I've just finished building the technical infrastructure for a big media company who are moving premises. The job has gone rather well and I've been trying to crystallize my thoughts as to how it's differed from jobs that haven't been so enjoyable. From my point of view it all breaks down into three areas - the client, the contractors and time.
The client
- Big broadcast and film companies always have in house people who manage projects and the disturbing trend of recent years is to have project managers who are very conversant with Prince2 or some other methodology, but often don't have a background in broadcast engineering (or indeed any technical discipline). They tend to be disinterested in the way that non-technical people are when they don't understand something; it's easier to be dismissive than show your ignorance.
- "Getting a good deal" - When I'm quoting for a job and the customer starts talking about discounts and good deals from the outset it raises a red flag for me; they're cheap and will want to reap where they do not sow. They'll be a problem and so I'm going to put fat on the bones of the job where you won't know about it as I'll need that later on. As soon as you start driving us down on cost then assume you aren't getting a good deal.
- Penalty clauses and "open book" jobs - see the previous point.
- Holding back tens of thousands of pounds because of a tiny fault in one piece of equipment that requires as firmware update from the manufacturer. They won't fix it any quicker because the SI is hurting!
Contractors
- Often on large jobs the builder is the primary contractor and everyone else answers to him. If the SI is a direct-appointment then it's often a nightmare getting access to the things you need ahead of the electricians, data guys, air con guys etc as you are viewed with some suspicion.

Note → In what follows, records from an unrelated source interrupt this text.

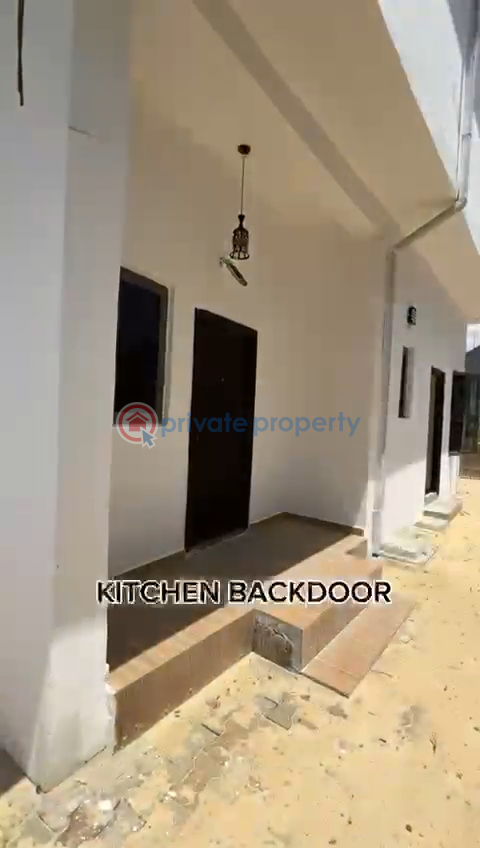 5 bedroom Detached Duplex For Sale Sapphire Estate Awoyaya Ajah Lagos - 19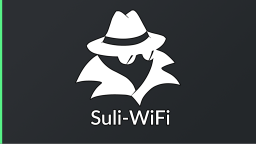 Suli-WiFi Discord Server Banner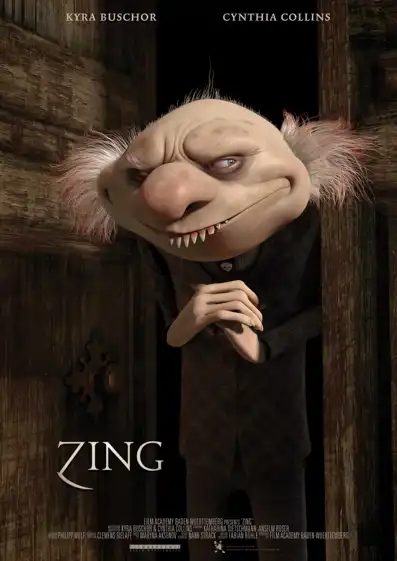 Watch and Download Zing 8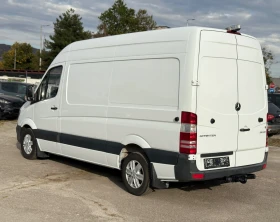 Mercedes-Benz Sprinter 316 316CDI-163kc | Auto.bg — изображение 4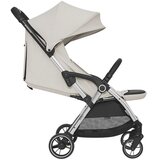 Kikka Boo kolica za bebe Eden Plus Beige, 0m+ | ePonuda.com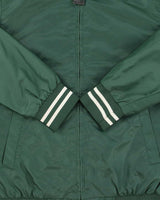 Vintage Starter Black Label Classic Shell Varsity Bomber Jacket - XS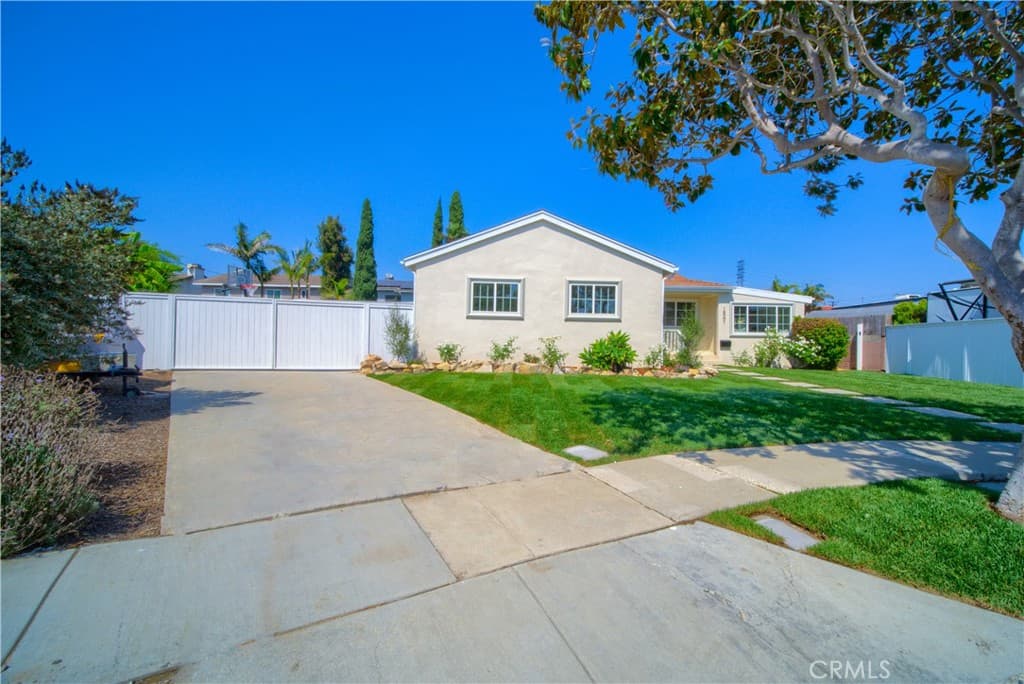18001 Avis Avenue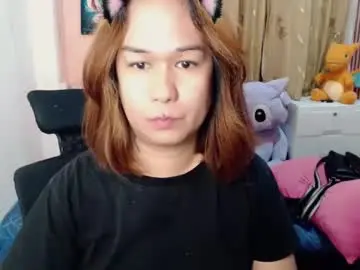 Chaturbate Live Porn of tshotsylvana143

- Having the electrican/data guys/gardener run the cat6 cable - it happens and it's never pretty! You don't realise what you do until you work with someone who doesn't do it. A job last year had us trying to unpick 700 cat6 feeds that had just been dumped into a hole in the floor of the machine room. Many weren't numbered and some even had different numbers at each end. It took three of my wiremen ten days to sort them out and identify them. Of course the customer was unhappy to pay for that.
- It's nice to be in the happy position of having enough wiremen to have them play to their strengths. The job I've just come off had between eight and sixteen wiremen and so I could have the guys who were good at fibre just doing that, the good data guy just doing cat6 panels and the good mechanical guys assembling bays and wallboxes. I was even in the nice position of being able to have one guy responsible for stores. It's a rare but pleasant state of affairs.
- The job I've just come off had a very compressed timescale - ten weeks for two machine rooms (seventy+ cabinets) and twenty+ production rooms. This sort of thing is only do'able if the customer isn't being "cost conscious"
- A timeline is always good; those last minute jobs like programming the router, labeling the patch panels and all the testing take longer than you remember!
- AT LEAST a week is needed to really understand the workflow and hence produce the bones of a design that will work.
In the end you have to guide the customer to understand the golden triangle of all technical projects;
- Cheap
- Good
- Quick
You can only ever have two of these!